Here’s How Much A COVID Test Should Cost

Know before you go.

Originally Published: 
Two workers in PPE administer COVID-19 tests in a drive through testing facility.
Bob Riha Jr/Archive Photos/Getty Images

From now-debunked Tweets about $3,000 coronavirus tests, to reports of test shortages, there's a lot of confusion around how much the coronavirus test costs and who can get it. Since testing became widely available in the spring, there have been questions about who should get tested and how much they'll expect to pay. While the U.S. government vowed to make testing free for everybody, including uninsured people, the New York Times reports that people who are "underinsured" — only partially covered by health insurance — have sometimes run into testing fees.

The U.S. healthcare system can be confusing at the best of times, but getting tested for COVID should be relatively straightforward, now eight months into the pandemic.

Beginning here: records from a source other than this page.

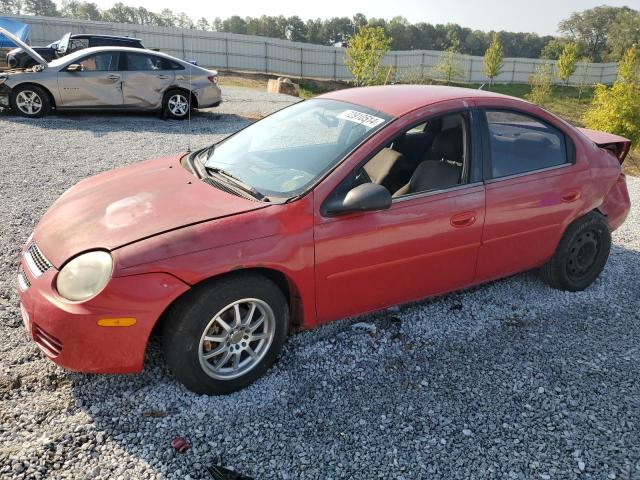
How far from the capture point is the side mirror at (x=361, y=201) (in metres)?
2.88

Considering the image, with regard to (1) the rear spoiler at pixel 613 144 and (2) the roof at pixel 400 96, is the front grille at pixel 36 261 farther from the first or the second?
(1) the rear spoiler at pixel 613 144

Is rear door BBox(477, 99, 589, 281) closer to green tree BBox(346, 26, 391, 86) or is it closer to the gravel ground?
the gravel ground

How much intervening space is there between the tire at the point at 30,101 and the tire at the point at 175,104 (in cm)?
232

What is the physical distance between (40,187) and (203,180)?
4.20m

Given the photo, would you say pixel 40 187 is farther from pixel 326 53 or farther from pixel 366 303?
pixel 326 53

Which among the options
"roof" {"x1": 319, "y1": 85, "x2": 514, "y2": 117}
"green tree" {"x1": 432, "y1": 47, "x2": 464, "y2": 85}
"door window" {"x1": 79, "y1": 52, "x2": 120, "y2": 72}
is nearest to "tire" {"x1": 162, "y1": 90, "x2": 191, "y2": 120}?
"door window" {"x1": 79, "y1": 52, "x2": 120, "y2": 72}

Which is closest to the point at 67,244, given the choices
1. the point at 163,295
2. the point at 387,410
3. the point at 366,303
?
the point at 163,295

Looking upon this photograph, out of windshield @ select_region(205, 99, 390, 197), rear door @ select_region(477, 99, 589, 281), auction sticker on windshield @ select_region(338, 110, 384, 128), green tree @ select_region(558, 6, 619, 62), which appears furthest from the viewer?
green tree @ select_region(558, 6, 619, 62)

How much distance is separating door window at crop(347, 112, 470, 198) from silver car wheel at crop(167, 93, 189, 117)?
883cm

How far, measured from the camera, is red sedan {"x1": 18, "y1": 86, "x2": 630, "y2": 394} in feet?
8.48

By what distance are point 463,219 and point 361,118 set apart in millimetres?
958

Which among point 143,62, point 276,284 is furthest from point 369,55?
point 276,284

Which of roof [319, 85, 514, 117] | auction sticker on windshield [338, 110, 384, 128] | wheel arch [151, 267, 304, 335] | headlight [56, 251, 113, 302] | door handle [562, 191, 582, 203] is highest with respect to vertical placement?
roof [319, 85, 514, 117]

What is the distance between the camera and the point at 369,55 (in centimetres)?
2438
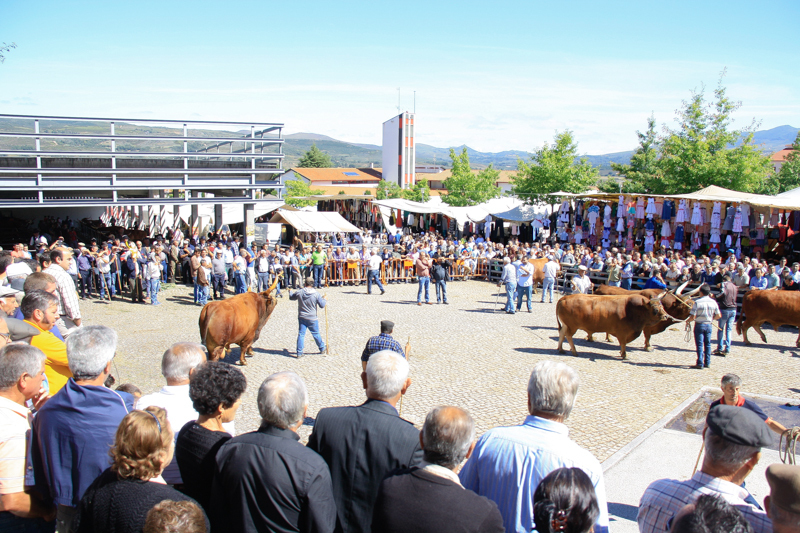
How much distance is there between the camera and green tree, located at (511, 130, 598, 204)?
1262 inches

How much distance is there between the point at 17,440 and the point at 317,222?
70.7 ft

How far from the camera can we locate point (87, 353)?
3.52m

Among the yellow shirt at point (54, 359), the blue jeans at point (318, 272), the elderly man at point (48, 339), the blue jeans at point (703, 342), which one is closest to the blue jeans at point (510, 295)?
the blue jeans at point (703, 342)

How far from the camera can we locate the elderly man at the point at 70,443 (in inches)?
127

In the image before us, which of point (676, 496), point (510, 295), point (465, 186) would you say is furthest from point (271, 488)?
point (465, 186)

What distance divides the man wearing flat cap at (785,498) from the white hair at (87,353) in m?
3.70

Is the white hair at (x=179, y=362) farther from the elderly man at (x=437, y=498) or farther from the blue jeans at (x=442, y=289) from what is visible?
the blue jeans at (x=442, y=289)

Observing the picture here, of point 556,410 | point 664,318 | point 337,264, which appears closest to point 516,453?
point 556,410

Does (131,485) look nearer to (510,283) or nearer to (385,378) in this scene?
(385,378)

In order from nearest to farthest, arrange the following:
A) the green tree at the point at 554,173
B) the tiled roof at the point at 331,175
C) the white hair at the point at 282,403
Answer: the white hair at the point at 282,403
the green tree at the point at 554,173
the tiled roof at the point at 331,175

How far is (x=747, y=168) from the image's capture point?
87.1 feet

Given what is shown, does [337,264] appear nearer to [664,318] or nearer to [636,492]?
[664,318]

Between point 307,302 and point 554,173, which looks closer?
point 307,302

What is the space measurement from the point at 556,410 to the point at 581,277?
510 inches
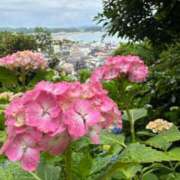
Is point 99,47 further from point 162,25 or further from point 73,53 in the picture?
point 162,25

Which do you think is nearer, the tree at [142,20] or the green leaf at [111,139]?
the green leaf at [111,139]

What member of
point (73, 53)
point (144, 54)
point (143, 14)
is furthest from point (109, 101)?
point (144, 54)

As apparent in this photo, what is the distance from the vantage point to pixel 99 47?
373 inches

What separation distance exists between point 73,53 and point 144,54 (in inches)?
123

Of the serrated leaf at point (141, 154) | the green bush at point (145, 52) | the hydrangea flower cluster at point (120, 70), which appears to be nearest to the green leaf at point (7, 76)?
the hydrangea flower cluster at point (120, 70)

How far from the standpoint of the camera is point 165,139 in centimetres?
230

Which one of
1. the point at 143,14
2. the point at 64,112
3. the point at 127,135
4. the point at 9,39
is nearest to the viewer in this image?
the point at 64,112

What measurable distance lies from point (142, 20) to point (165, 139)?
450 centimetres

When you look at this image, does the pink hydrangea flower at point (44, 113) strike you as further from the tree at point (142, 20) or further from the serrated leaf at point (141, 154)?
the tree at point (142, 20)

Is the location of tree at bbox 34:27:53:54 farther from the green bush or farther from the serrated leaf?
the serrated leaf

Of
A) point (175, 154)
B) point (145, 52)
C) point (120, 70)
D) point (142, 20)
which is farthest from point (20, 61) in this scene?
point (145, 52)

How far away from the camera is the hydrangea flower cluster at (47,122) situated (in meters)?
1.30

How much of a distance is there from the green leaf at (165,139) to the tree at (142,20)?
3.73 m

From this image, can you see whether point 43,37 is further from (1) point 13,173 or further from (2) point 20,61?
(1) point 13,173
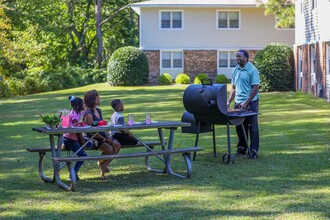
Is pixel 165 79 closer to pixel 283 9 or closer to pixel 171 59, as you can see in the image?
pixel 171 59

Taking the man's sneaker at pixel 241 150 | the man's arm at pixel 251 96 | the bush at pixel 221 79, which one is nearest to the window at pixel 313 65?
the bush at pixel 221 79

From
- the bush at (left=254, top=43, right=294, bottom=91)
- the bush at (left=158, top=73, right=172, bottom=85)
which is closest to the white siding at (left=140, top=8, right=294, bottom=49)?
the bush at (left=158, top=73, right=172, bottom=85)

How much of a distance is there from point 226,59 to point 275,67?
11149mm

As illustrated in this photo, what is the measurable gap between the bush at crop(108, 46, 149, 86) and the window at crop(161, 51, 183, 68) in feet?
13.2

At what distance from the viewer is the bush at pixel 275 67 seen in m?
35.4

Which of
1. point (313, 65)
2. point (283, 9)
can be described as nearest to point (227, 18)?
point (283, 9)

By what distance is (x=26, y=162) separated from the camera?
13.2 metres

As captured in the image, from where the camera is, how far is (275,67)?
3556 cm

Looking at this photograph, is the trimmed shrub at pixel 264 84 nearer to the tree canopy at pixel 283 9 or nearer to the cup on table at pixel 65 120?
the tree canopy at pixel 283 9

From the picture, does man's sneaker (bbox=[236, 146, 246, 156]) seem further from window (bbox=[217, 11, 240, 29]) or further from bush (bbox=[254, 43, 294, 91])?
window (bbox=[217, 11, 240, 29])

Here's what to know about testing, its cost, and how vaccines might change things.

Does Health Insurance Cover The Coronavirus Test?

According to the Department of Health & Human Services, COVID-19 tests are available for free at health centers and some pharmacies, even for people without insurance, as a result of the Families First Coronavirus Response Act. Their website offers a state-by-state list of places that offer free coronavirus tests.

There's a lot of variation in how much tests actually cost; they can vary between $50 and $2,000, the bulk of which is meant to be covered by health insurance. NBC reports that most insurance companies began waiving testing and copay fees for COVID-related visits at the beginning of the pandemic, but that those rules may have changed in the months since. The New York Times reported on Nov. 13 that people receiving bills for coronavirus testing — up to 2.4% of tested people — most often got tested at hospitals or doctors' offices, and are getting billed for "use of the facility," not the test itself. Out-of-network COVID tests have been known to cost over $1,000, according to ProPublica, so it's advisable to make sure the facility you get tested at is in-network, as is the lab where the test is processed. The New York Times suggests getting tested at a public testing site to avoid any surprise bills, too.

Will I Get Paid If I Get Coronavirus & Can't Work?

On Mar. 25, the Coronavirus Aid, Relief, and Economic Security Act (The CARES Act) was signed by President Trump. NPR reported that the act would "direct payments to Americans, an expansion of unemployment insurance and billions in aid to large and small businesses." According to Forbes, the IRS will evaluate your latest tax return to determine if you qualify for a direct payment. The outlet adds that "those on the higher end of the income scale will be shut out of the program." CNBC reported in September that it's unclear what will happen at the end of 2020, when many elements of the act expire, but President-elect Biden has promised an expansive economic relief plan when he comes into office on Jan. 20.

Depending on your industry, there might already be a charitable relief effort that you can benefit from. The Restaurant Workers’ Community Foundation is currently raising funds to offer immediate financial support restaurant workers affected by coronavirus.

How Much Will A Vaccine Cost?

President-Elect Biden has committed to distributing COVID-19 vaccines for free. However, they're not going to be accessible to all Americans right away; Dr. Anthony Fauci told TODAY in November that he believes at-risk individuals will be able to get vaccinated by December. The rest of the population will likely wait until 2021.